Algunas viudas de escritores que los sobrevivieron han publicado textos y confesiones que, de estar vivos sus consortes, habrían quedado en fuera del alcance del público.

8 de enero de 2001

Un día de 1971 la Universidad de Oxford le entregó a Jorge Luis Borges el título honoris causa. Esa tarde alguno de sus admiradores le mencionó el libro El tamaño de mi esperanza que él había escrito en 1926.

Borges aseguró que dicho texto no existía y le recomendó a su interlocutor que desistiera de su intención de buscarlo. Al otro día un estudiante le contó a Borges que él sabía dónde estaba el libro. Borges, alarmado, acudió a María Kodama, quien más tarde se convertiría en su esposa, y le dijo: “¡Qué vamos a hacer María, estoy perdido!”.

Nadie tuvo conocimiento real del libro a excepción de unas cuantas fotocopias, muchas veces piratas, que se rotaron entre personas que creían ser privilegiadas por tener acceso a ellas. Lo anterior lo cuenta la propia Kodama años después de la muerte de Borges, precisamente en el prólogo de El tamaño de mi esperanza, libro que Borges nunca quiso dar a conocer, aunque su viuda no vio inconveniente para hacerlo. “Creo que los lectores se alegrarán de que la obra exista”, dice Kodama. Y seguramente ha sido así pero muy a pesar de la voluntad de su autor, pues consideraba que la calidad literaria no ameritaba su divulgación.

Casos similares son numerosos en la historia de la literatura. Para no ir muy lejos la primera esposa de Julio Cortázar, Aurora Bernárdez, publicó hace algunos meses, cuando el escritor cumplió 15 años de muerto, las cartas que escribió autor de Rayuela entre 1937 y 1963. Según ella, una recopilación fundamental para comprender a Cortázar: “Imposible excluirlas del cuerpo de la ‘obra’; pese a su espontaneidad y, a veces, a su carácter circunstancial, forman el revés de la trama de la vida y la escritura del autor”.

Obviamente este tipo de publicaciones complace a los más fervientes seguidores del escritor, pues da la posibilidad de escudriñar en los más íntimos detalles de su vida. Pero ¿acaso él quiso que así fuera? Muchos críticos se han mostrado en desacuerdo con estas publicaciones, además, por la manipulación que cartas, cuentos o novelas puedan sufrir en el proceso de edición. También por el criterio de selección que los compiladores puedan tener de acuerdo con su interés.

** TAREA ASIGNADA 1 **
Responde con lo que dice el texto sobre las viudas de escritores:
(a) ¿Qué universidad le entregó a Borges el título honoris causa en 1971?
(b) ¿En qué año escribió Borges El tamaño de mi esperanza?
(c) ¿Entre qué años escribió Cortázar las cartas que publicó Aurora Bernárdez?
** TAREA ASIGNADA 2 **
Por favor, reproduce del texto sobre las viudas de escritores el fragmento que va desde "Algunas viudas de" hasta "alcance del público.", ambos incluidos.
** TAREA ASIGNADA 3 **
Enumera todas las personas a las que el texto sobre las viudas de escritores menciona por su nombre.
El material no guarda relación alguna con el texto.

** SECCIÓN DE DATOS **
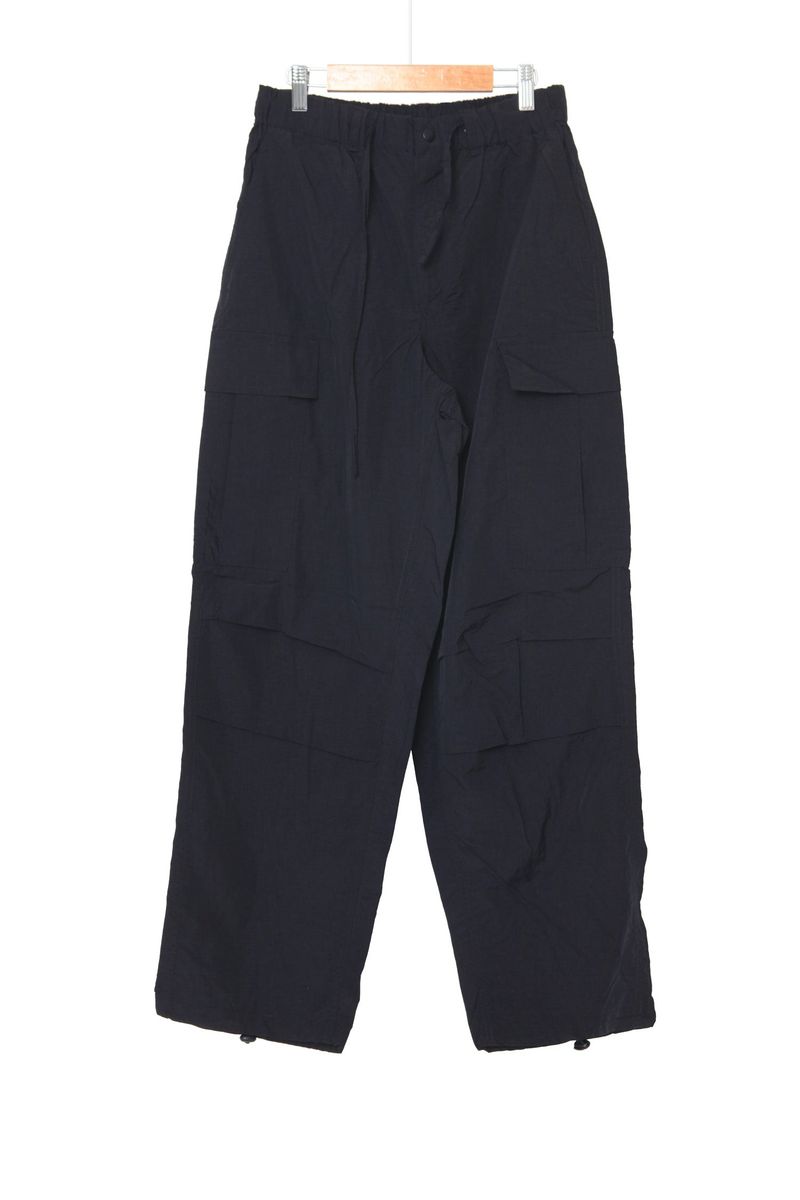 wide nylon cargo pants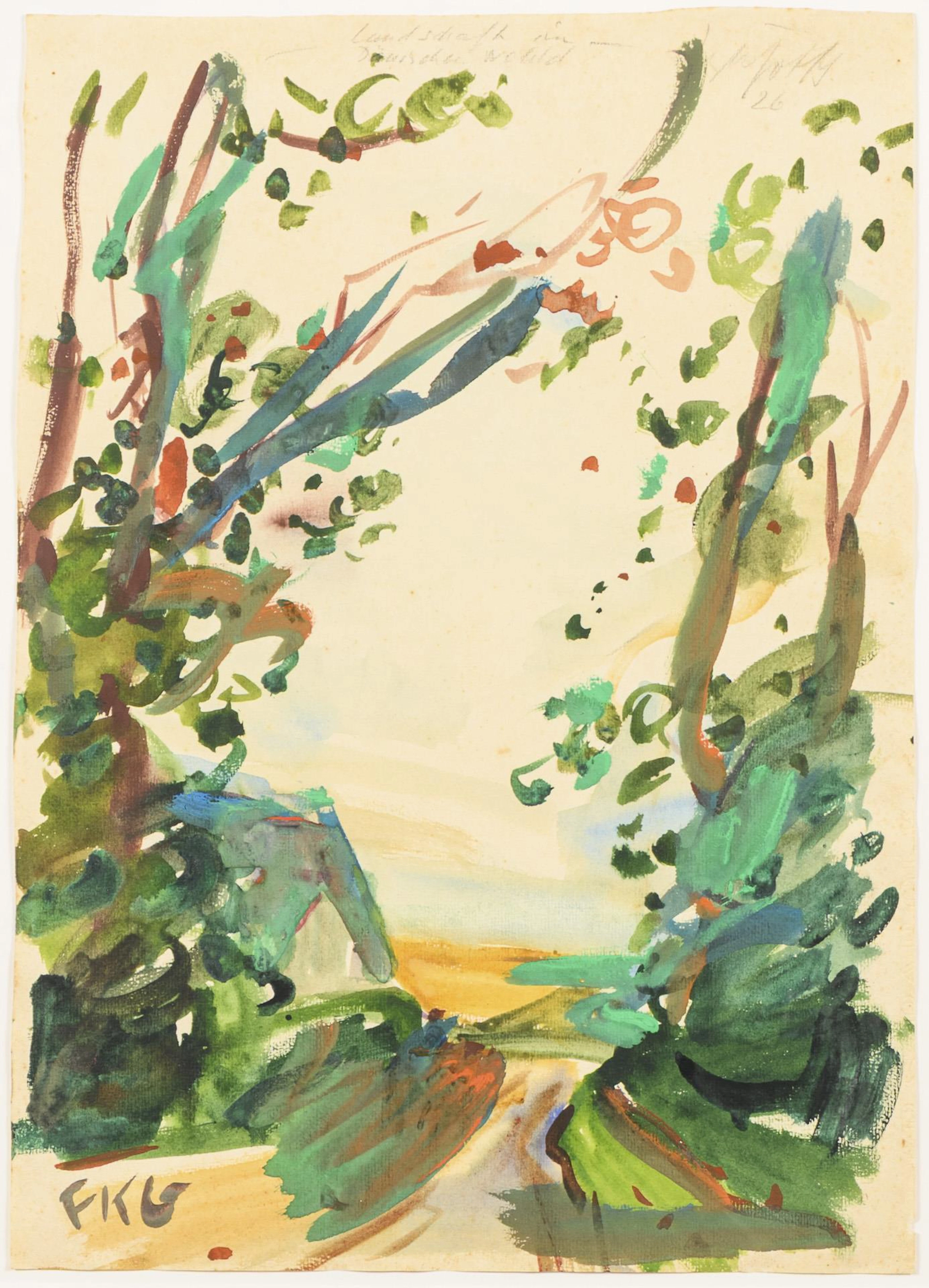 GOTSCH, Friedrich Karl(1900 Pries near Kiel - 1984 Schleswig), GOTSCH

** RESPUESTA ESPERADA 1 **
(a) La Universidad de Oxford.
(b) En 1926.
(c) Entre 1937 y 1963.

** RESPUESTA ESPERADA 2 **
Algunas viudas de escritores que los sobrevivieron han publicado textos y confesiones que, de estar vivos sus consortes, habrían quedado en fuera del alcance del público.

** RESPUESTA ESPERADA 3 **
Jorge Luis Borges, María Kodama, Julio Cortázar, Aurora Bernárdez